# [Task details]
Nothing but the lines from the one containing "Looking at the photograph, which" to the end of the data should be returned, each exactly as written.
== Data records
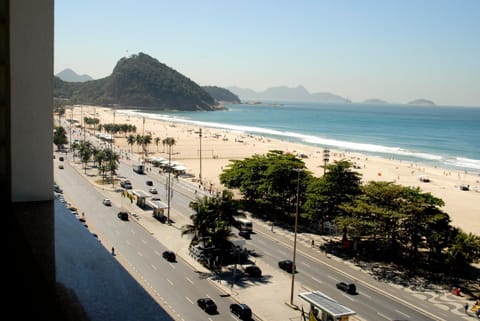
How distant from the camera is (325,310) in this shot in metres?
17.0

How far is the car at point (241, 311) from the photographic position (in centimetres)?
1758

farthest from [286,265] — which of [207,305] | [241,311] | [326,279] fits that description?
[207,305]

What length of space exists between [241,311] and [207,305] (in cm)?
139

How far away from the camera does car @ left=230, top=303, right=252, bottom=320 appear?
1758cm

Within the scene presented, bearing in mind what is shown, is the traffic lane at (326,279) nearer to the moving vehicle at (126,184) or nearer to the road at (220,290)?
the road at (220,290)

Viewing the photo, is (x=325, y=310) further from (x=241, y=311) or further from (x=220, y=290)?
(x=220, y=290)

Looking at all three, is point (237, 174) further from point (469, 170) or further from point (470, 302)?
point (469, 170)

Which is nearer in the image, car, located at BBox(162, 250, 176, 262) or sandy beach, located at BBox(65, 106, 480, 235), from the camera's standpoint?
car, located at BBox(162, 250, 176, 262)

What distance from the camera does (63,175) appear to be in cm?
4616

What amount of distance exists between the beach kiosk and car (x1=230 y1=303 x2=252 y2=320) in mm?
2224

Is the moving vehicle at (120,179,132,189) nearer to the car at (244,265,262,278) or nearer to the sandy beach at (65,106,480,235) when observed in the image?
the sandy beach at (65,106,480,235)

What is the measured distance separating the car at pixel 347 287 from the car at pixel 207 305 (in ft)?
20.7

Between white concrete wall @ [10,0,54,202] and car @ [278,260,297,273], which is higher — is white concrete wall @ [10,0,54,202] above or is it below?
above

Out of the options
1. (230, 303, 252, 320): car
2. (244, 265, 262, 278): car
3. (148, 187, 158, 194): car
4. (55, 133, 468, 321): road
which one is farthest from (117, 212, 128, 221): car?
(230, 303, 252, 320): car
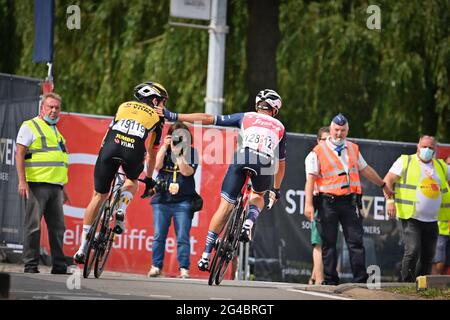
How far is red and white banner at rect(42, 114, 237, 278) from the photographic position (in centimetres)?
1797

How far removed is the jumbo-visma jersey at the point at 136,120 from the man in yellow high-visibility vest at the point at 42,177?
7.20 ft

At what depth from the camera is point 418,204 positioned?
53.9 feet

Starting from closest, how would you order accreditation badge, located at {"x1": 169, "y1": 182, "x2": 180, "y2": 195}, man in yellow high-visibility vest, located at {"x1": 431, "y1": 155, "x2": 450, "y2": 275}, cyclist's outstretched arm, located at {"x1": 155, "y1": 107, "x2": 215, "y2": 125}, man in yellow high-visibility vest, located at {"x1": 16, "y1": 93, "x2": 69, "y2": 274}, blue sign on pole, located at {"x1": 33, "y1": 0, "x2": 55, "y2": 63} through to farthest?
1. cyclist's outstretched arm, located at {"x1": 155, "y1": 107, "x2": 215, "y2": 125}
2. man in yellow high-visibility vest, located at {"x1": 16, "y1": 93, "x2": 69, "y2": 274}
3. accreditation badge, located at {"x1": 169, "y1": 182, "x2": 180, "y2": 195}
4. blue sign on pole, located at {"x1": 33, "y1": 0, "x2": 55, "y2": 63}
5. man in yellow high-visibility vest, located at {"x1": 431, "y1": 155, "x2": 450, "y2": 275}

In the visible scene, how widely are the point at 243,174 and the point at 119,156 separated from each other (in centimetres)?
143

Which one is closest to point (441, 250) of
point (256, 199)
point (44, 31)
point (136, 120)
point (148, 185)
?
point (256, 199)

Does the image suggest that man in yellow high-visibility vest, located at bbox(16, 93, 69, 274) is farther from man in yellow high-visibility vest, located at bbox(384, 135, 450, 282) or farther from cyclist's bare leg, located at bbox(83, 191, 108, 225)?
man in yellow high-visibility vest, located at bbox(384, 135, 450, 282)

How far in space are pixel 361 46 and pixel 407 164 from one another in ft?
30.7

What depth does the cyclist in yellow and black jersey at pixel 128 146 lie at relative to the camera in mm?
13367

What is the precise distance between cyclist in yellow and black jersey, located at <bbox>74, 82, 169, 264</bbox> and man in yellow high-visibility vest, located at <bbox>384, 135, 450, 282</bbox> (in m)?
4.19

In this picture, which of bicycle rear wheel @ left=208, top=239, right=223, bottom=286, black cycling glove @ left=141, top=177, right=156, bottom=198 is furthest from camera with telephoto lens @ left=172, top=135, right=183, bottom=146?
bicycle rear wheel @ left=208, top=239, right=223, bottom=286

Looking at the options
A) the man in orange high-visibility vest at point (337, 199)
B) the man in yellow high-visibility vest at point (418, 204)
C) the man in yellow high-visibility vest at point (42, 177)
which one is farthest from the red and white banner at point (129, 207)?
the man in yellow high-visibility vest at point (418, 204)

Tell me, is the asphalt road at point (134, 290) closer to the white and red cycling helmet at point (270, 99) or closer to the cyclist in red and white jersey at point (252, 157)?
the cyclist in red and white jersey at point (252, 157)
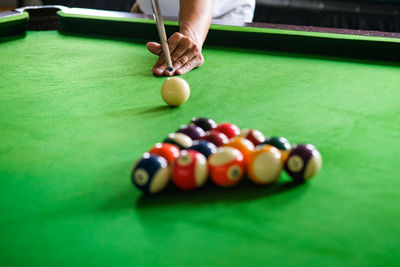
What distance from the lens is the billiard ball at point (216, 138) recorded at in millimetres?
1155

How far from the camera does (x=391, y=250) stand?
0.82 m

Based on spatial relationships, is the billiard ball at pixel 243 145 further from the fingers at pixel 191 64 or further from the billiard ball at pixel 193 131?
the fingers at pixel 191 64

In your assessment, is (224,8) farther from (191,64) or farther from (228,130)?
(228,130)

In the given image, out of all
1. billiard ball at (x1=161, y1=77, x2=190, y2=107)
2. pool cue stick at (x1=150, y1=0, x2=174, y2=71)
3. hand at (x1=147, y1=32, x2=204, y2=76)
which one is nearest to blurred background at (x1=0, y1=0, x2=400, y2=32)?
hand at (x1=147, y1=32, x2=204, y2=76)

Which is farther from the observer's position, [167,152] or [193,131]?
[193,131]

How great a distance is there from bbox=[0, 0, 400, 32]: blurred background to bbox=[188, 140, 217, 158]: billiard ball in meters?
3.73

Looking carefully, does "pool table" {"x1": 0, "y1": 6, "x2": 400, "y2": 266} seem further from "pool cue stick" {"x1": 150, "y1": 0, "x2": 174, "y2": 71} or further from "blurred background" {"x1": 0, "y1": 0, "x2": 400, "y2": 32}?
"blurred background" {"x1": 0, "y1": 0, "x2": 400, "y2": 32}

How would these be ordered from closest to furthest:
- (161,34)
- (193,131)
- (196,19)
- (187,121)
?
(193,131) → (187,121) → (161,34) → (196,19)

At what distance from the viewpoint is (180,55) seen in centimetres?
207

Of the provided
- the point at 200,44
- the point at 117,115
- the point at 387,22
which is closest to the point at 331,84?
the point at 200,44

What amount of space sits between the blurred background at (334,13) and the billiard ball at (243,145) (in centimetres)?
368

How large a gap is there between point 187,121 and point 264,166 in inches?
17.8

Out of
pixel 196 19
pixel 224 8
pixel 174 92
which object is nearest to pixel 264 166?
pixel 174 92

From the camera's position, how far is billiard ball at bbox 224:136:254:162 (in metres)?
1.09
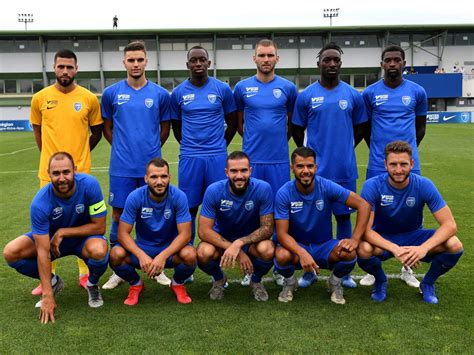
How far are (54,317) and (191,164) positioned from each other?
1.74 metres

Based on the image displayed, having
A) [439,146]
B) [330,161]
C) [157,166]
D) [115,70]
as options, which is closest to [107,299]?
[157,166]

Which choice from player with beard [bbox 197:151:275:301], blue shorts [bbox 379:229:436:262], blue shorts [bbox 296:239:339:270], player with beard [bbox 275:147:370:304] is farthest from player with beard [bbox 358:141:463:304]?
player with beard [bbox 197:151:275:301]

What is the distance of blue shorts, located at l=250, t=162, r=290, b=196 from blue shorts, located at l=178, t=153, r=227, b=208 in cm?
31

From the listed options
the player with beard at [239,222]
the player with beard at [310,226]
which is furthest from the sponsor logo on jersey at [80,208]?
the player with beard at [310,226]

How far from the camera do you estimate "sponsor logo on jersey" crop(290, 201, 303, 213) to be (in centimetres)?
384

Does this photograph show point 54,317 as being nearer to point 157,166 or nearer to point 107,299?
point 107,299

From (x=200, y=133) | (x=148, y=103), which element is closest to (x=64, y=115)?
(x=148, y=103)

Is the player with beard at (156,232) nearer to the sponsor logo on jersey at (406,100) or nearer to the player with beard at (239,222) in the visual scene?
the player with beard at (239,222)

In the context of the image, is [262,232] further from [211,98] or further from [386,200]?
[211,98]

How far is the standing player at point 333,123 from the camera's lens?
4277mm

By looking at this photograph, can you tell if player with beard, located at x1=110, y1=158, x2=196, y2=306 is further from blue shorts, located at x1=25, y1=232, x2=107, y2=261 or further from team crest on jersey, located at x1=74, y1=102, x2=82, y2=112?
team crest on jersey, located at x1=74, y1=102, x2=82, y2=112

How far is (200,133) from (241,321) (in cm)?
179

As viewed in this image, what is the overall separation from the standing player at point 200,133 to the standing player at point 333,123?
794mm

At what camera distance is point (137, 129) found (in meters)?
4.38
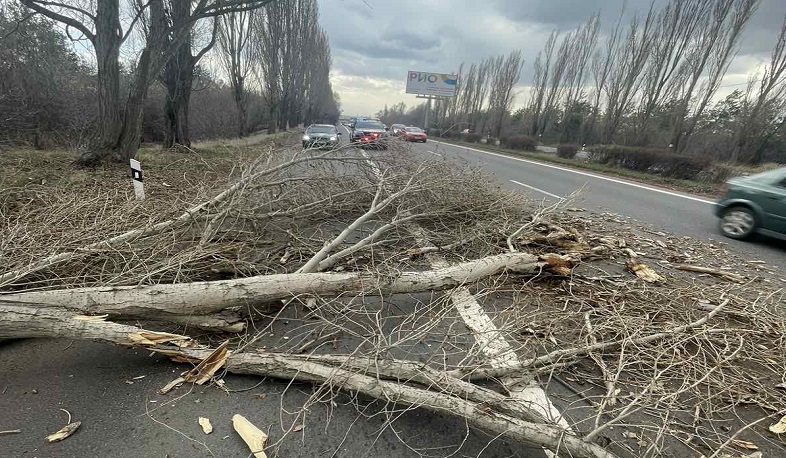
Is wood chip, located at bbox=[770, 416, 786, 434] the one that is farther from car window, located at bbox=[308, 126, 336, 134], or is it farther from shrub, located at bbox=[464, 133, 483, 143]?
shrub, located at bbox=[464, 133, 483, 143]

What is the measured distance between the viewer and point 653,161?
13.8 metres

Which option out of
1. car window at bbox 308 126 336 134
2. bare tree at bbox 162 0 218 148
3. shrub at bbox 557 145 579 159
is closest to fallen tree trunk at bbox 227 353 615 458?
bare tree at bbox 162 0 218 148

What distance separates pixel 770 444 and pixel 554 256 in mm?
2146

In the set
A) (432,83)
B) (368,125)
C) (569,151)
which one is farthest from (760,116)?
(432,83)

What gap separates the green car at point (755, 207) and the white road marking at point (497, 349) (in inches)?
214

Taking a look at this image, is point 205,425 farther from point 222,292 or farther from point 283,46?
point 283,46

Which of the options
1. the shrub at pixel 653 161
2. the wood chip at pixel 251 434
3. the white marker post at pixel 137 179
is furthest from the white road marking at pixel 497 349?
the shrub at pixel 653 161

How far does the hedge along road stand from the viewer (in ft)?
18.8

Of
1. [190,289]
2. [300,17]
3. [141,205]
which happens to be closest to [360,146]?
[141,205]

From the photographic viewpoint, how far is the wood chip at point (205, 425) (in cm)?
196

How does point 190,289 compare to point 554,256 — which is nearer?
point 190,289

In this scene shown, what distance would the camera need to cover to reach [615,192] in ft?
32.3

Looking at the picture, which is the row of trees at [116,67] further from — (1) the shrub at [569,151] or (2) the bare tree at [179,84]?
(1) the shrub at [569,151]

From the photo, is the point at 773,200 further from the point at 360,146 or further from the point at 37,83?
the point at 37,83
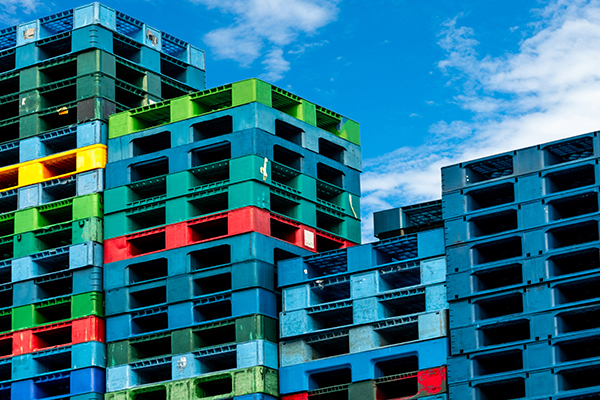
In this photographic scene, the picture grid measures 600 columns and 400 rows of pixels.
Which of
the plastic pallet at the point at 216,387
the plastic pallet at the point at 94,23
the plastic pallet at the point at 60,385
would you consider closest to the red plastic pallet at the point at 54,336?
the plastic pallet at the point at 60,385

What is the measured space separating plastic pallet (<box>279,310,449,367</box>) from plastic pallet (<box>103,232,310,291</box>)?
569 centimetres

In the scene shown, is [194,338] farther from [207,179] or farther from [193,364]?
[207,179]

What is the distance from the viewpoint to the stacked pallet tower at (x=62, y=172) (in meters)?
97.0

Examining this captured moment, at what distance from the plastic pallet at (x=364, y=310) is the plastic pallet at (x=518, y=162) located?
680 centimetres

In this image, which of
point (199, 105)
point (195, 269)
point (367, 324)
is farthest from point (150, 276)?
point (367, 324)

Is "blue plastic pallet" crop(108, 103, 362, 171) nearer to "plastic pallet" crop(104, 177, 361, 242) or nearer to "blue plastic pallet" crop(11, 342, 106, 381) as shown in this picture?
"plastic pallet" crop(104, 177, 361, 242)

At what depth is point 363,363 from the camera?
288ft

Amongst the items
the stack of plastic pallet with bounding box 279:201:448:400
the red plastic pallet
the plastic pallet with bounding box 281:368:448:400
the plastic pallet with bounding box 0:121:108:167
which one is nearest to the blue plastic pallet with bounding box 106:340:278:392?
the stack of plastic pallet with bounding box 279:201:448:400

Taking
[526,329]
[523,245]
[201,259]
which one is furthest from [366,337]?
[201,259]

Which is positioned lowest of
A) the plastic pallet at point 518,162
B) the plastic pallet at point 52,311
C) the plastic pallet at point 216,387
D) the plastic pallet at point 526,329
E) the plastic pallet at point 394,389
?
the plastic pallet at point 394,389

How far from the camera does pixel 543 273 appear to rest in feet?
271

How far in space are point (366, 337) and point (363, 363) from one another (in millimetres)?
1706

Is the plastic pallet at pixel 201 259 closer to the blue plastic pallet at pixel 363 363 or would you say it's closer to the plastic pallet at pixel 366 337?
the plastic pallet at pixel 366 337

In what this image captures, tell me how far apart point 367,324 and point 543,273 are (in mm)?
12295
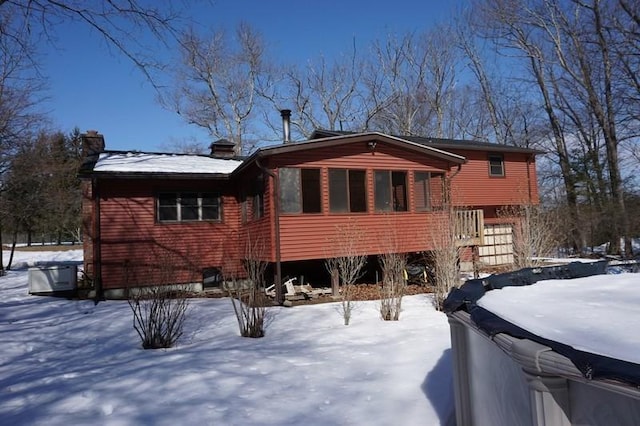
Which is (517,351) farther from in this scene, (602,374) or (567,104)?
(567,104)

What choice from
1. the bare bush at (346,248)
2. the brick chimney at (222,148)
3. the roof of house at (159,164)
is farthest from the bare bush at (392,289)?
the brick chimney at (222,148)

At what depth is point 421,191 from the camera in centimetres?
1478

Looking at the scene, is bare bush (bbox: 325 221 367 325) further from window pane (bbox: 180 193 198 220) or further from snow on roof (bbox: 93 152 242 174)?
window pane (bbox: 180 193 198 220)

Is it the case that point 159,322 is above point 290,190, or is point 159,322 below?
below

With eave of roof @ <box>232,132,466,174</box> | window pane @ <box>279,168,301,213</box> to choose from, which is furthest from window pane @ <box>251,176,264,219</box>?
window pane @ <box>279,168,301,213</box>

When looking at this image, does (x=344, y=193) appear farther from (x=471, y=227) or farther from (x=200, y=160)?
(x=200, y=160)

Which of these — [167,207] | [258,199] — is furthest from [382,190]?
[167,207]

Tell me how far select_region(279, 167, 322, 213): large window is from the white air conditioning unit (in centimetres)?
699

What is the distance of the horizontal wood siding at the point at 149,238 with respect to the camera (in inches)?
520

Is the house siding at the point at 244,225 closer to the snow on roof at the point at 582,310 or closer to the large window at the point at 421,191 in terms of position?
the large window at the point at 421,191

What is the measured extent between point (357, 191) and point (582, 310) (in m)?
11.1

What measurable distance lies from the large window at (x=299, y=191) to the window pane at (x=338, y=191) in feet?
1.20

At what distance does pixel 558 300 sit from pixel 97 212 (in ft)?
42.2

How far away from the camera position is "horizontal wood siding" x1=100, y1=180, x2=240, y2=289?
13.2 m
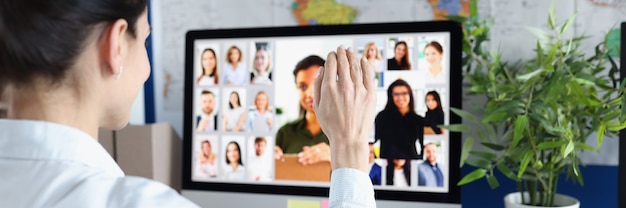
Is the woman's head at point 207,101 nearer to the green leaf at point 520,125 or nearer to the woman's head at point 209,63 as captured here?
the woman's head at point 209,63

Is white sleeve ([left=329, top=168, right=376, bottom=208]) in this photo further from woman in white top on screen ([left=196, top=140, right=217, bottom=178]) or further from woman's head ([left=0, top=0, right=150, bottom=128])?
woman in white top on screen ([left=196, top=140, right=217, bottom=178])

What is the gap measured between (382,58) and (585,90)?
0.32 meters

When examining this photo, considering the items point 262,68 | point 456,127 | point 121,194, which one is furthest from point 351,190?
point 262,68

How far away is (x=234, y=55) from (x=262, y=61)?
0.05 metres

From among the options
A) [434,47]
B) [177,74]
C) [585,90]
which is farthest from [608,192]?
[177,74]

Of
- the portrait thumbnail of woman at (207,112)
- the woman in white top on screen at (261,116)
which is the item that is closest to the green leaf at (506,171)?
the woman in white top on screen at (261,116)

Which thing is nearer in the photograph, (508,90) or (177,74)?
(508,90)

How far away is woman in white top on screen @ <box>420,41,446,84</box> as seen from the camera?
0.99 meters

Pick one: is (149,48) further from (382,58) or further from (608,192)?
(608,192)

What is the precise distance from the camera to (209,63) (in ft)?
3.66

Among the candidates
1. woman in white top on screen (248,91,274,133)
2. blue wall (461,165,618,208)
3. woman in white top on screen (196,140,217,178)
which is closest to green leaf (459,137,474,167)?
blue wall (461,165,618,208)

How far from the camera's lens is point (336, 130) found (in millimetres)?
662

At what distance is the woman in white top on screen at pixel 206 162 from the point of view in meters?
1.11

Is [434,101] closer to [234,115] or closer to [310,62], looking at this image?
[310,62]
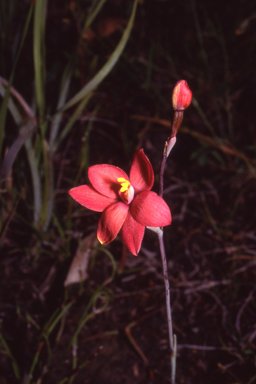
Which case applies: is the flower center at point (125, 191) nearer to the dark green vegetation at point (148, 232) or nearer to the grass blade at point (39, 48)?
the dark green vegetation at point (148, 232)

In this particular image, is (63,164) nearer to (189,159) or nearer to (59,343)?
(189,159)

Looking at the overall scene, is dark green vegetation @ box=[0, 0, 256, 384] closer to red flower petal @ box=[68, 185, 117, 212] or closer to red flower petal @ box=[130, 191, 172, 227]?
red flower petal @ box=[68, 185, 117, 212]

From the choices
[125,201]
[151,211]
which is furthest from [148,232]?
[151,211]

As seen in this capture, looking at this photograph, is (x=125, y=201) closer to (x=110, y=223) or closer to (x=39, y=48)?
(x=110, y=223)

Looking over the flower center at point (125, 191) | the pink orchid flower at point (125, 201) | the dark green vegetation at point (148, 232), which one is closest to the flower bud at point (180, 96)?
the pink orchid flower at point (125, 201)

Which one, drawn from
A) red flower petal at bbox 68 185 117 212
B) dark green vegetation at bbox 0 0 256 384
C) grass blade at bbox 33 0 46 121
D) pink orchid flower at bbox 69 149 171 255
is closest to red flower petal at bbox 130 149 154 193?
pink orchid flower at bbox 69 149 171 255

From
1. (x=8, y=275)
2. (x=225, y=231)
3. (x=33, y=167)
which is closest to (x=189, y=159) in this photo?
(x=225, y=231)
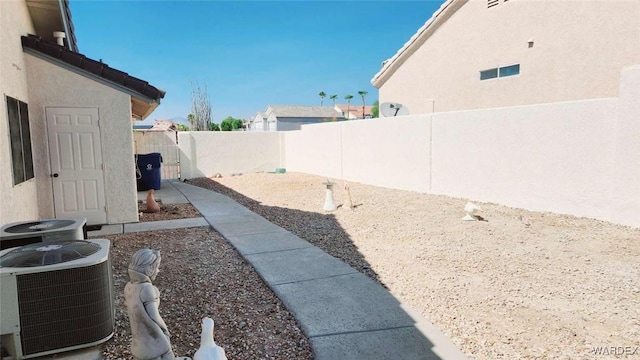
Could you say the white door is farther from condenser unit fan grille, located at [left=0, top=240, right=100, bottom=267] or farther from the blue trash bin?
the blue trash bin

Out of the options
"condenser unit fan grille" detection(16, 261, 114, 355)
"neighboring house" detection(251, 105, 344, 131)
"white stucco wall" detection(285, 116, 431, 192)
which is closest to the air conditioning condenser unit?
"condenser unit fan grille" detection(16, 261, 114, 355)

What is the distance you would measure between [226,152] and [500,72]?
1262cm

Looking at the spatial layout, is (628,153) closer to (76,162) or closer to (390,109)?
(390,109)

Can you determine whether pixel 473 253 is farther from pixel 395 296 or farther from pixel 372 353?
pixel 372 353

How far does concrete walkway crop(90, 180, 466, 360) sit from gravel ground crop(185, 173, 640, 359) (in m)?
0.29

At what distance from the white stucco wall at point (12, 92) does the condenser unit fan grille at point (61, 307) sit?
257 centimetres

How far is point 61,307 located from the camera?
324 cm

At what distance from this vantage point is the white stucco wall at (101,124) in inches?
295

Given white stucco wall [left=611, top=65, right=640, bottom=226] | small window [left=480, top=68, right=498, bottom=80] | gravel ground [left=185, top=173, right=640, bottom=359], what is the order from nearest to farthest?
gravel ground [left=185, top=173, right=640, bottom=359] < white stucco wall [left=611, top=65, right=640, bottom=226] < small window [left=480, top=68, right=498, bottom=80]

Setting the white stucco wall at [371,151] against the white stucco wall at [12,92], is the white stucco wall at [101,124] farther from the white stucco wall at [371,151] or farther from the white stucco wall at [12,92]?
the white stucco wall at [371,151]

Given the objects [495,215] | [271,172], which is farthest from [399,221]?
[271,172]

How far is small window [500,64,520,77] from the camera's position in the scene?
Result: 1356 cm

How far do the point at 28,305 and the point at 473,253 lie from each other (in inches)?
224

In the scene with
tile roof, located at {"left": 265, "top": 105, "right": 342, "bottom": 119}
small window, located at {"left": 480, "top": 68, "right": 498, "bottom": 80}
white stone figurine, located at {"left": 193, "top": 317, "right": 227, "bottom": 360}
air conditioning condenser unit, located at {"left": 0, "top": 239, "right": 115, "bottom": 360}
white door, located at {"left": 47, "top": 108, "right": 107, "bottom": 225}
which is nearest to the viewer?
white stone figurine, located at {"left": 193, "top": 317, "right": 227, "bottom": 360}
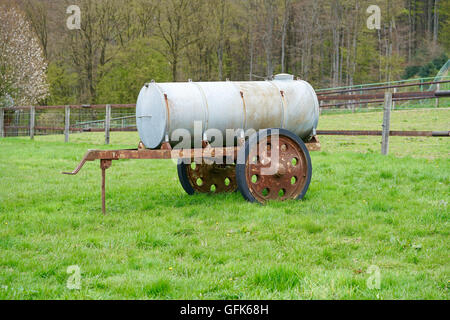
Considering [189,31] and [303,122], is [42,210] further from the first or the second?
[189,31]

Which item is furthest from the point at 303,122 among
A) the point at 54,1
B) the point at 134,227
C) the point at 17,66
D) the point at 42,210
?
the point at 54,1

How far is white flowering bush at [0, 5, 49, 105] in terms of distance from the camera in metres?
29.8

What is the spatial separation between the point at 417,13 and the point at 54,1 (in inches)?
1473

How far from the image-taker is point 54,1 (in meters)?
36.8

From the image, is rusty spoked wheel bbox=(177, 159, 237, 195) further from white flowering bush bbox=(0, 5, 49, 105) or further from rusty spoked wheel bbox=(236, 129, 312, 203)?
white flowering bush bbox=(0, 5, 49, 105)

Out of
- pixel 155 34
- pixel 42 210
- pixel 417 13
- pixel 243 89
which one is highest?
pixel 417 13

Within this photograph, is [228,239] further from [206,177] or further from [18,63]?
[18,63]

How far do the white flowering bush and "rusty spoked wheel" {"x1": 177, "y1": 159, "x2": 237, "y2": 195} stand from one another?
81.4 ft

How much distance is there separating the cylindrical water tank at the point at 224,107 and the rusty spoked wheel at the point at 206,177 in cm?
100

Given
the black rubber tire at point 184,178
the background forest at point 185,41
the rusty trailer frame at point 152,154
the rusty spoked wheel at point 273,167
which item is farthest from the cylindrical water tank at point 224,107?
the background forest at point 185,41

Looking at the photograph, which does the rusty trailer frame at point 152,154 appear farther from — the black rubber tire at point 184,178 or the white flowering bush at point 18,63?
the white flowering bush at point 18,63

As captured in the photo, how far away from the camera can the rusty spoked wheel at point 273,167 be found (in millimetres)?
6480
====
# [Complete output]
Looking at the photograph, which does the rusty trailer frame at point 152,154 appear farther from — the black rubber tire at point 184,178 or the white flowering bush at point 18,63?
the white flowering bush at point 18,63

As captured in the photo, how far away from the camera can the rusty spoked wheel at point 273,167 be found (in millimetres)?
6480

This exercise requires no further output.